▼

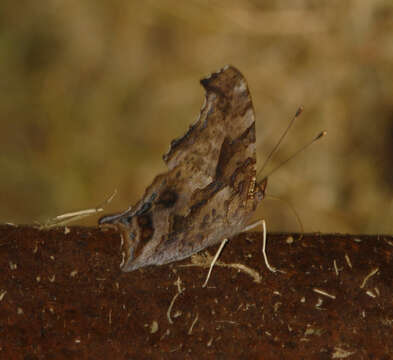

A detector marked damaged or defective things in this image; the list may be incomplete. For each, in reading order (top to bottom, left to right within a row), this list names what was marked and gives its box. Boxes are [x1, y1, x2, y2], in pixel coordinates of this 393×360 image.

rusty brown surface [0, 224, 390, 358]
textured rust surface [0, 224, 390, 358]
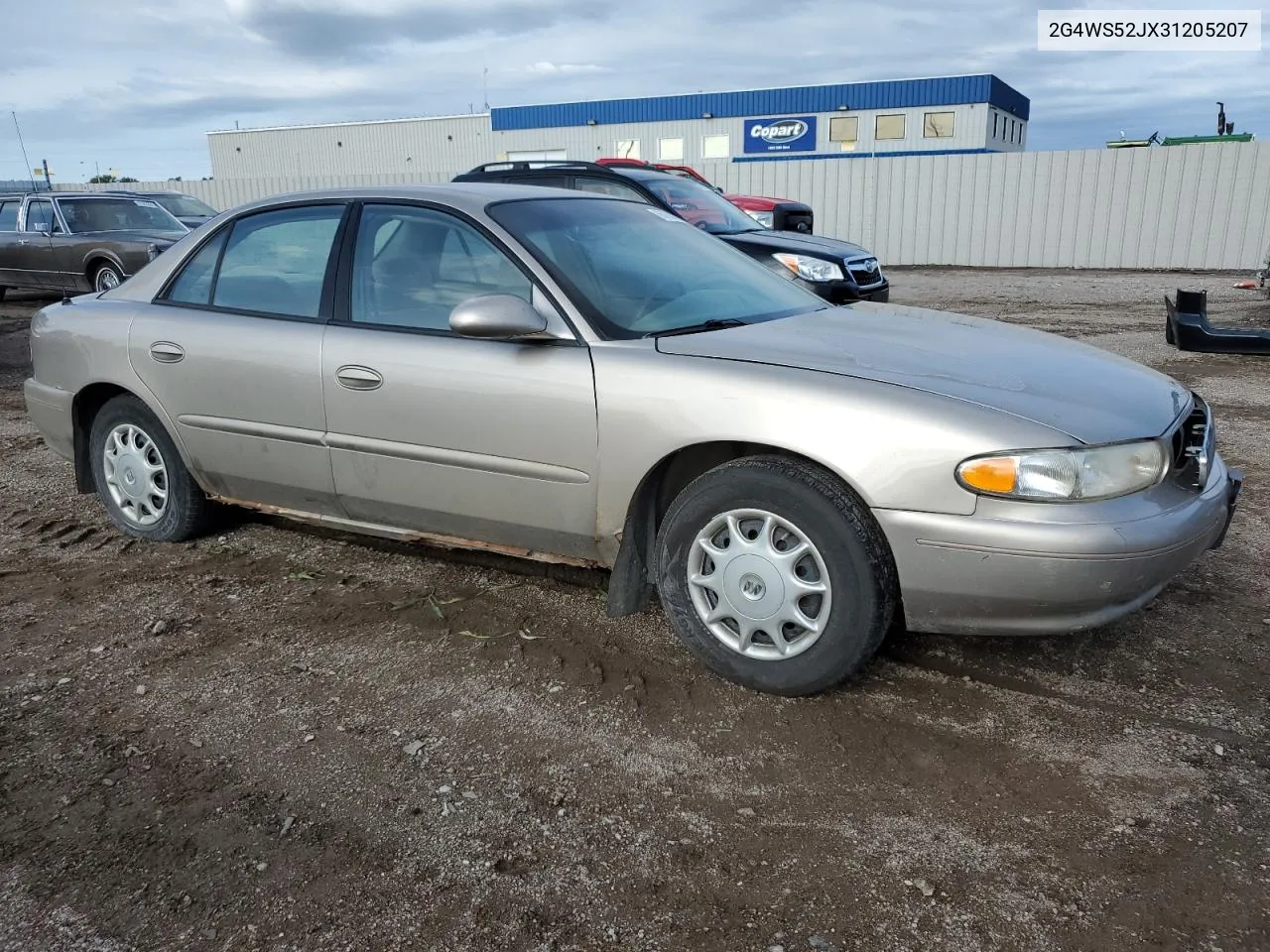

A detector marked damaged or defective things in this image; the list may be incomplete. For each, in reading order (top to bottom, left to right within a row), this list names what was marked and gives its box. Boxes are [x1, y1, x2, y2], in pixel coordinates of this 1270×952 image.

damaged front grille area [1163, 393, 1213, 492]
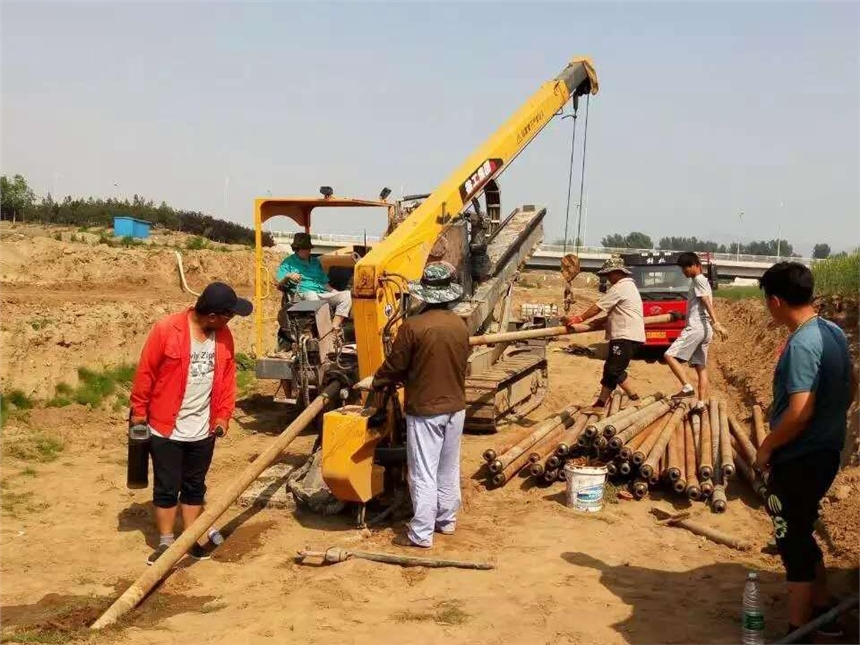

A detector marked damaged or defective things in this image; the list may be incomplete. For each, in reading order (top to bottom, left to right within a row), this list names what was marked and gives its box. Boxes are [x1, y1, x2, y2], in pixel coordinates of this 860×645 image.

rusty steel pipe [470, 314, 680, 348]
rusty steel pipe [488, 402, 580, 472]
rusty steel pipe [584, 392, 664, 438]
rusty steel pipe [612, 400, 672, 450]
rusty steel pipe [640, 406, 688, 480]
rusty steel pipe [680, 416, 704, 500]
rusty steel pipe [716, 400, 736, 480]
rusty steel pipe [728, 412, 756, 468]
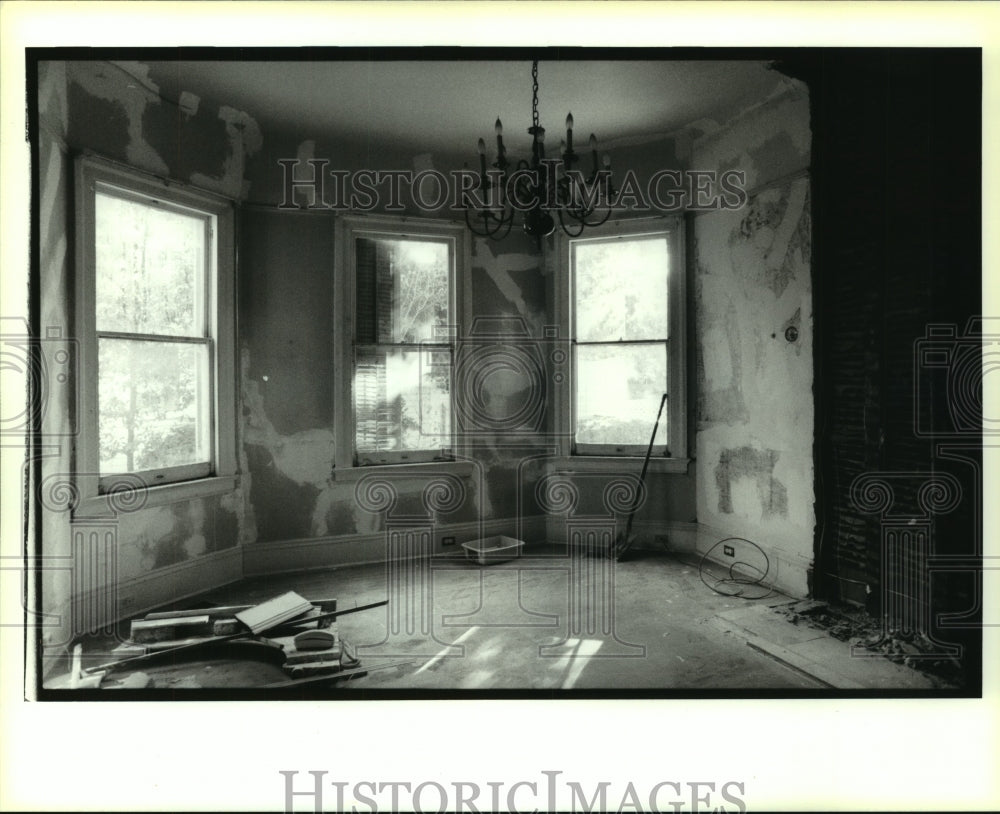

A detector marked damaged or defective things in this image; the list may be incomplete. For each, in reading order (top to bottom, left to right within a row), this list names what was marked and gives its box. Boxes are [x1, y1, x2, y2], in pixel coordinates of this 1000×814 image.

peeling plaster wall [35, 59, 262, 644]
peeling plaster wall [692, 84, 816, 600]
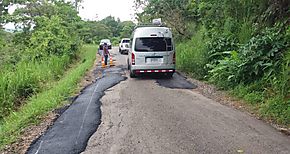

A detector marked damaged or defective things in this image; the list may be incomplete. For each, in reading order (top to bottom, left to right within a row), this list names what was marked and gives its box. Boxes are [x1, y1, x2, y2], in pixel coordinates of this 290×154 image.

dark asphalt patch [27, 66, 127, 154]
fresh asphalt patch [27, 66, 127, 154]
dark asphalt patch [156, 73, 197, 89]
fresh asphalt patch [156, 73, 197, 89]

▲

Task to carry out: Line by line, print the records exactly, leaving the pictures behind.

Completed exercise:
A detector marked damaged or defective things in this image; the list may be incomplete. For each, in reading order (top to bottom, left to right within a row), this list names what was marked and gives its box. Boxes are [x1, y1, x2, y2], in pixel coordinates of this 393×360 image.

rusty brown surface [0, 224, 390, 358]
textured rust surface [0, 224, 390, 358]

A detector marked damaged or defective things in this image; the list may be incomplete. For each, in reading order (top to bottom, left to right within a row), this list names what was marked and gives its box. Boxes are [x1, y1, x2, y2], in pixel coordinates of this 1270×952 image.

damaged front grille area [1163, 393, 1213, 492]

A detector marked damaged or defective things in this image; the list may be incomplete. For each, in reading order (top to bottom, left to right within a row), this list names what was marked and gives its box. Boxes are [x1, y1, x2, y2], in pixel coordinates of this 860×645 image.

rusty steel pipe [470, 314, 680, 348]
rusty steel pipe [488, 402, 580, 472]
rusty steel pipe [584, 392, 664, 438]
rusty steel pipe [612, 400, 672, 450]
rusty steel pipe [640, 406, 688, 480]
rusty steel pipe [680, 416, 704, 500]
rusty steel pipe [716, 400, 736, 480]
rusty steel pipe [728, 412, 756, 468]

A detector marked damaged or defective things in this image; the list may be incomplete. For each, in reading order (top to bottom, left to right within a row), this list names what was marked and gives its box. Boxes are [x1, y1, x2, y2], in pixel coordinates of this 1000×814 image.

peeling plaster wall [35, 59, 262, 644]
peeling plaster wall [692, 84, 816, 600]

A detector marked damaged or defective things in this image; the list may be incomplete. For each, in reading order (top to bottom, left to right within a row), this list names what was marked and gives its box. Boxes are [x1, y1, x2, y2], in pixel coordinates of this 290×154 image.

dark asphalt patch [27, 66, 127, 154]
fresh asphalt patch [27, 66, 127, 154]
dark asphalt patch [156, 73, 197, 89]
fresh asphalt patch [156, 73, 197, 89]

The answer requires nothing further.